Data leakage warning: splice_type is the training label itself and must NEVER be used as a feature. It is listed in FeatureSchema.LEAKAGE_COLS along with pred_type, true_position, predicted_position, is_correct, and error_type. The transcript_id and transcript_count columns are metadata (FeatureSchema.METADATA_COLS) and should also be excluded from training features due to high cardinality and poor generalization.

genomic (4 columns)¶

Lightweight positional and compositional features derived from gene boundary coordinates and optionally from the DNA sequence column (requires the sequence modality to run first).

Source file: modalities/genomic.py

Column	Type	Description
`relative_gene_position`	Derived	Transcriptomic-aware position within gene (0.0 = 5'/TSS, 1.0 = 3'/TES); strand-corrected
`distance_to_gene_start`	Derived	Absolute distance (bp) from position to genomic gene start
`distance_to_gene_end`	Derived	Absolute distance (bp) from position to genomic gene end
`gc_content`	Derived	GC fraction in a central window of the DNA sequence (default 100bp window)

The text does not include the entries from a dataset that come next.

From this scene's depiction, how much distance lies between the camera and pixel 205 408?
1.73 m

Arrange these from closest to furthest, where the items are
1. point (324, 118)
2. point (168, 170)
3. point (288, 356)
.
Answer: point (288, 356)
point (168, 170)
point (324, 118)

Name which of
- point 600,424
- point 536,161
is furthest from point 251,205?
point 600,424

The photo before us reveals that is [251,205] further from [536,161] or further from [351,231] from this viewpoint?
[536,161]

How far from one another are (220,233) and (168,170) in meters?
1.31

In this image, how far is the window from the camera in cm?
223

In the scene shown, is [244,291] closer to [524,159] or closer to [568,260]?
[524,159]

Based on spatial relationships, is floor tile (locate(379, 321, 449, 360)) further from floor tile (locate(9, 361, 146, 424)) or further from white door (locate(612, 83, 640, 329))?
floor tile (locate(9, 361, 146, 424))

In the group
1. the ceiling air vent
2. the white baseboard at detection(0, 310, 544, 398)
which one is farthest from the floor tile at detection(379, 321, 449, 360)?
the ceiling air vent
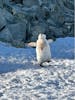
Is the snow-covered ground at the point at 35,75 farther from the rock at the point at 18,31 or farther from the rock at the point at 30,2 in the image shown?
the rock at the point at 30,2

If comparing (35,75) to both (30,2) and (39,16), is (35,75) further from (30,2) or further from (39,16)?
(30,2)

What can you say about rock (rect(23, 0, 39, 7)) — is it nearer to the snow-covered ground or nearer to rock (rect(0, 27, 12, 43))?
rock (rect(0, 27, 12, 43))

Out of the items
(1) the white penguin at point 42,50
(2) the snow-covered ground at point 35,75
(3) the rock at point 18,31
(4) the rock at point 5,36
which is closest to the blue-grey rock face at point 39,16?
(3) the rock at point 18,31

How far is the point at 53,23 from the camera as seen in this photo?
31625mm

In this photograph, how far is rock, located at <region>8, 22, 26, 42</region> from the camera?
936 inches

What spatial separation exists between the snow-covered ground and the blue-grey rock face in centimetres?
1145

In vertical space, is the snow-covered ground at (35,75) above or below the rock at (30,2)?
above

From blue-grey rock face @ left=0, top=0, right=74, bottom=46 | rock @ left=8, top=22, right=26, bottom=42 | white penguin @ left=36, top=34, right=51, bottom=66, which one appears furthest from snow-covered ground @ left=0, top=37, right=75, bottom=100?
blue-grey rock face @ left=0, top=0, right=74, bottom=46

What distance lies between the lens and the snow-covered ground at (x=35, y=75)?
8250 millimetres

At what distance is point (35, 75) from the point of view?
32.5 feet

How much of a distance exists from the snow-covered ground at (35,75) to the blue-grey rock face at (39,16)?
11.4 m

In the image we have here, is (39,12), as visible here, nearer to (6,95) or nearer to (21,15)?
(21,15)

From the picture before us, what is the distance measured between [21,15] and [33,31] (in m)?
2.33

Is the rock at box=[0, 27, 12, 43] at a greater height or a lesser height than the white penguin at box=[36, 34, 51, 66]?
lesser
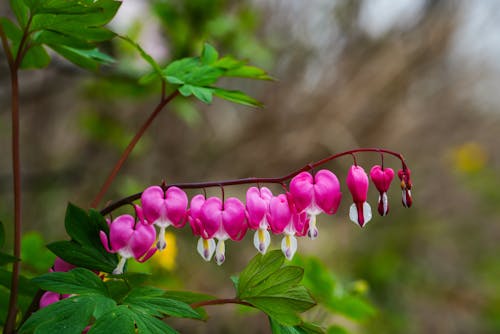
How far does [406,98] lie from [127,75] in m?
2.56

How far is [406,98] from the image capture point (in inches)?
156

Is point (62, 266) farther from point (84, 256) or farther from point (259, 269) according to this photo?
point (259, 269)

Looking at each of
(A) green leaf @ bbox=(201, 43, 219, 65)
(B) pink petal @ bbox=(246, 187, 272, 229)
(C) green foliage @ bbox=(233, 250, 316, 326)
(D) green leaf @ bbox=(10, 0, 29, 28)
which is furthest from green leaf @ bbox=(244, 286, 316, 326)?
(D) green leaf @ bbox=(10, 0, 29, 28)

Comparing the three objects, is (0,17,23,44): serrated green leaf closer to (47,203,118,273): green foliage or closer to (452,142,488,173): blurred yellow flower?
(47,203,118,273): green foliage

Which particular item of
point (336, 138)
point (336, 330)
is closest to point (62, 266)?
point (336, 330)

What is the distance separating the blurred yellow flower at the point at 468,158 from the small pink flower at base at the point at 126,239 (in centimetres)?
426

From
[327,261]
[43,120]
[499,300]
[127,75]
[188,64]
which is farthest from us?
[499,300]

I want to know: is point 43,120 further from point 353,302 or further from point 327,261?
point 353,302

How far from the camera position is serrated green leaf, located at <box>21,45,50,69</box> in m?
0.99

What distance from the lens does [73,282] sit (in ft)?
2.19

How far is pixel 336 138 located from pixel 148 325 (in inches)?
114

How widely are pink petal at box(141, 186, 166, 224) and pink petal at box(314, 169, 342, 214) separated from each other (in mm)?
212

Optional (when include_dinucleotides=True): cpg_density (CpG dinucleotide frequency).

Group 3: External Data¶

sequence (3 columns)¶

Extracts fixed-length DNA windows from the reference FASTA using pyfaidx for efficient random access. The sequence column is consumed by downstream modalities (genomic context for GC content) and by the meta-layer model as a raw input.

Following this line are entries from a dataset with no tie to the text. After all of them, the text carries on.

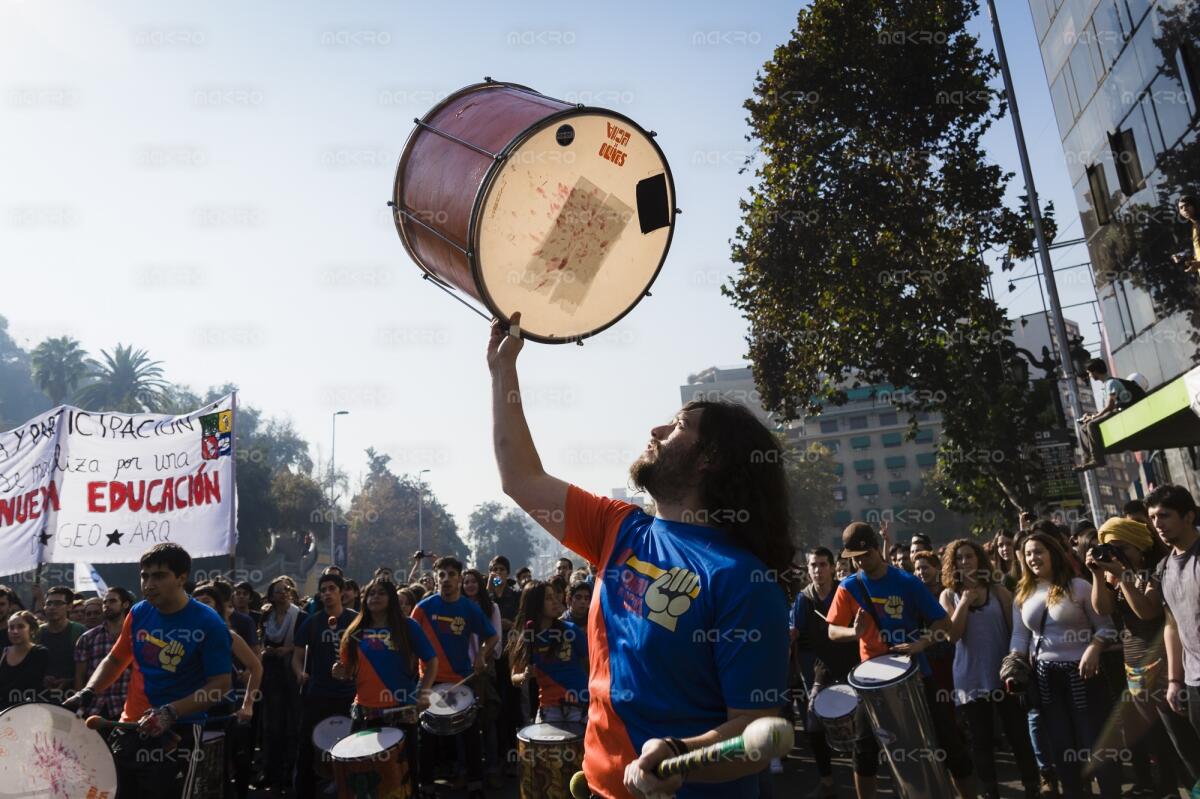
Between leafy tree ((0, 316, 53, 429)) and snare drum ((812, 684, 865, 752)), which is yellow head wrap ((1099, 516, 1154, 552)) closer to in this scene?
snare drum ((812, 684, 865, 752))

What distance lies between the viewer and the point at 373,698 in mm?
7801

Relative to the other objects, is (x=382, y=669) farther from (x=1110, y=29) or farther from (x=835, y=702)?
(x=1110, y=29)

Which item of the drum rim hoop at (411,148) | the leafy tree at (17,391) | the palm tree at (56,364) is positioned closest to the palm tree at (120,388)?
the palm tree at (56,364)

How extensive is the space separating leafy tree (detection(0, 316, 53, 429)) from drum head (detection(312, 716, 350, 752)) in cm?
11018

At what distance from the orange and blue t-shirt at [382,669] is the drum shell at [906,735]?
12.8ft

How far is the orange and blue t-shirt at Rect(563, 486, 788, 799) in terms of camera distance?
7.18 feet

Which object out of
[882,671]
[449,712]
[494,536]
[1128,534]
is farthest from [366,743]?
[494,536]

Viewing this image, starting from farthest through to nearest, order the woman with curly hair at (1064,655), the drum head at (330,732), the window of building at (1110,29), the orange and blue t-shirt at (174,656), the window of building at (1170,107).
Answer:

Source file: modalities/sequence.py

Column	Type	Description
`sequence`	Raw (from FASTA)	DNA sequence string of length `2 * window_size + 1` (default: 1001nt) centered on position
`window_start`	Derived	Genomic start coordinate of the extracted window
`window_end`	Derived	Genomic end coordinate of the extracted window

Note: window_start and window_end are metadata columns, not training features. The sequence column itself is a raw string consumed by the meta-layer's sequence encoder, not a numeric feature.

conservation (9 columns)¶

Evolutionary constraint scores from UCSC multi-species alignment bigWig tracks. Build-matched: GRCh38 uses 100-way vertebrate alignment, GRCh37 uses 46-way. Requires pyBigWig. Supports local files and remote UCSC HTTP streaming.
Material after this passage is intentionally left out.